Biliary system anomalies are common and are of variable clinical importance. An awareness of these variations in the biliary system is a potential factor in preventing ductal injury during surgery. (1)

The first thing which shocked us is how common this gallbladder and liver disease really is. Each year over 500,000 people are admitted into hospitals for gallbladder disease. Two-thirds of them are treated surgically. In studies of people 60-90 years of age, 60% of the women and 30-50% of men were found to have gallstones. (2)

Cholecystectomy is the most commonly performed surgical procedure in general surgery. However, the Bile Duct Injury (BDI) is a rare but one of the most dreaded complication and BDI usually encountered by inexperienced surgeons and who are not familiar with the anatomy.

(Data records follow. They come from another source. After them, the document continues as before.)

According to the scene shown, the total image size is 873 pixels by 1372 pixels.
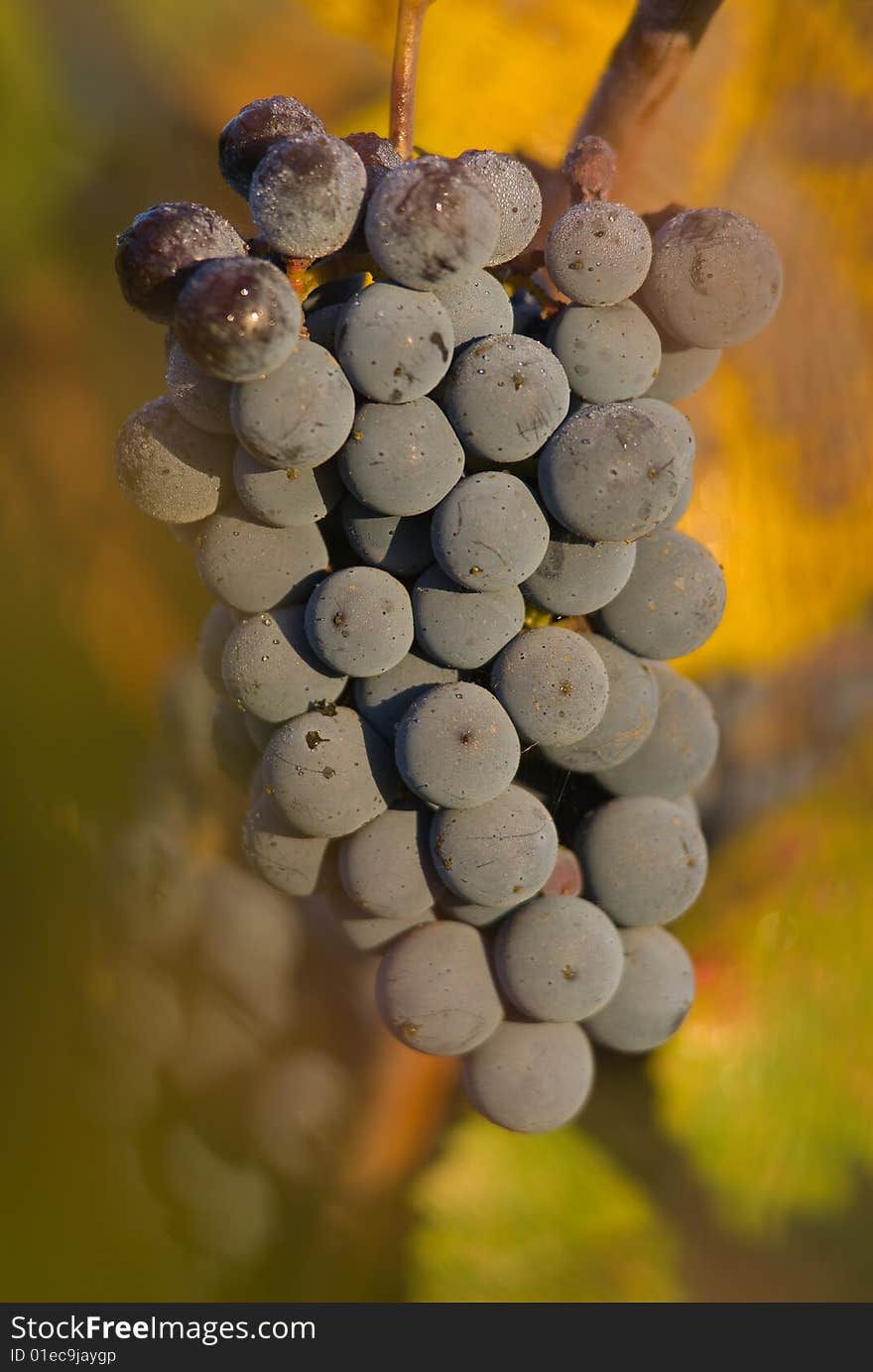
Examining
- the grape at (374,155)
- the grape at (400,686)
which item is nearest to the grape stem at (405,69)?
the grape at (374,155)

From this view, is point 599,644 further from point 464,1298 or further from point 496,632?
point 464,1298

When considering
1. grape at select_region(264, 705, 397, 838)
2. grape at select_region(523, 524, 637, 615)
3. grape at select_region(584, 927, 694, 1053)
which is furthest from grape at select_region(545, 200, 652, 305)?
grape at select_region(584, 927, 694, 1053)

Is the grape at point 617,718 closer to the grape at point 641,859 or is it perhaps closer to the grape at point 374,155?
the grape at point 641,859

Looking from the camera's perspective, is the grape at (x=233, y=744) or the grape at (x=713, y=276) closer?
the grape at (x=713, y=276)

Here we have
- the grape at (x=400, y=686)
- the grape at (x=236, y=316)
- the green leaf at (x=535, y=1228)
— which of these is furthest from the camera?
the green leaf at (x=535, y=1228)

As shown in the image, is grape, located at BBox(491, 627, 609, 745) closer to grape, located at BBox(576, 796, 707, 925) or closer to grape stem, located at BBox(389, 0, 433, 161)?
grape, located at BBox(576, 796, 707, 925)

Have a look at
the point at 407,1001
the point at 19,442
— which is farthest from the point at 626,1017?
the point at 19,442

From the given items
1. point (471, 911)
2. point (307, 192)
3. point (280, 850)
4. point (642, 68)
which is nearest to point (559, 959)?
point (471, 911)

Laparoscopic Cholecystectomy (LC) is the "gold standard" procedure and incidence rate of BDI by LC has been found to three times higher than the open cholecystectomy. Living related Donor Liver Transplantation (LDLT) has emerged as an alternative to cadaveric liver transplantation because of the shortage of available cadaveric livers and drastic increase in demand for transplantation. Preoperative assessment of potential liver donors is requiring hepatic vascular and biliary anatomy. In the adult, right hepatic lobe transplantation is usually the procedure of choice to provide adequate liver volume to the recipient. (3)

Variations in the anatomy of gallbladder, bile ducts and the arteries that supply them and liver are important to the surgeon, because failure to recognize them may lead to inadvertent ductal ligation, biliary leaks, haemobilia, haemorrhage and strictures after laparoscopic or open cholecystectomy and may complicate surgeries such as liver transplantation.

Congenital anomalies of extrahepatic biliary tree have long been recognized, but are rare and may be of clinical importance, because they may provide surgeons with unusual surprises during surgeries. Recognition of these entities as anomalies and normal variants may avoid diagnostic errors, aid in surgical planning and prevent inadvertent ductal injury. (4)

Normal Anatomy of the Extrahepatic Biliary Apparatus Fig. 1.

Normal anatomy of biliary tree will help in understanding and identifying group of anomalies. Extrahepatic biliary system consists of,

1. Common hepatic duct formed by the junction of Right and Left hepatic ducts.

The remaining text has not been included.